As I read your latest blog post, I can't help but be filled with envy of your too perfect trip to the tropics! And after reading it, to have to look outside and see the whites and blacks of the winter right outside my window.....not fun. Anyways, I'd like to wish you a happy, healthy, and of course literature-filled new year!

Leo said...

Re-entry I agree with. Hell I do not.

When one spends time away from home, from the ordinary, from the routine, you gain a new perspective on things.
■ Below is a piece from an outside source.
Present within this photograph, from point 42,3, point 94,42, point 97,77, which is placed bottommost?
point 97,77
We always spend a week or two away from home every 4-6 months and the act of re-entering makes us realize that home, while familiar, is no longer the same as it was when we left. We've gained something while being away. Call it perspective. Call it context. We're still surrounded by the familiar things we like and it's always good to be back on your sofa, in your bed, in your office.

But while surrounded by the comfort of familiar, everything looks a little bit different. As if you were looking at things while standing just an inch or two to the side of where you used to stand. It's an odd feeling, but it's also a good one too as it provides you with a realization, with the wisdom, dare I say, to appreciate what you used to take for granted.

So, out with the Christmas tree, pack away the baubles and star, roll up the extension cords and lights, Christmas 08 is over and what a good one it was.

Happy New Year to one and all and may 2009 be as sumptuous, sensuous, serious and silly as 08 could ever be.